Catherine Parker is more moral than her husband and attempts to rescue some of the Pretender Project children. She also adopts a young girl named Faith, who is dying of leukemia. Later on, Catherine becomes the subject of Project Mirage, wherein she is impregnated with the sperm of Major Charles, father of the Pretender named Jarod. The result of this is a boy named Ethan, half-brother to Jarod and Miss Parker. For reasons unclear, Catherine Parker places her trust in Mr. Raines when she is pregnant again, despite disagreeing with his amoral attitude towards the Pretender children. Raines delivers Catherine's baby Ethan, then executes her minutes later. The young Miss Parker is told that her mother died by suicide and Raines has Catherine's remains cremated. The adopted daughter Faith dies soon afterward. Miss Parker grows up to be the spitting image of her mother. As an adult, Miss Parker learns from Jarod, and then confirms it through further investigation, that she has been lied to about the nature of her mother's death.

===Sam===
 (Sam Ayers, 1996–2000) {appeared in 33 episodes plus The Pretender: Island of the Haunted}
A sweeper of The Centre, he is loyal to Miss Parker.

===Willie===
 (Willie Gault, 1997–2000) {appeared in 17 episodes plus The Pretender: Island of the Haunted}
A sweeper of the Centre, he is loyal to Mr. Raines.

===Thomas Gates===
 (Jason Brooks, 1999–2000) {appeared in eight episodes}
Miss Parker's boyfriend, he is only person to make her happy since the death of her mother. She was planning on leaving the Centre with him for Oregon when he was murdered by someone within the Centre because she was "losing her focus". The murderer turned out to be Brigitte, but is hinted to have been on the orders of Mr. Parker.

• **Recorded data**:

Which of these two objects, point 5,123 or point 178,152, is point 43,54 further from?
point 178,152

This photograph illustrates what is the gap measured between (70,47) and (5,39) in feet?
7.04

• **What the task requires**: In the character text from The Pretender, who delivers Catherine Parker's baby Ethan and then executes her minutes later?

• **Result**: Mr. Raines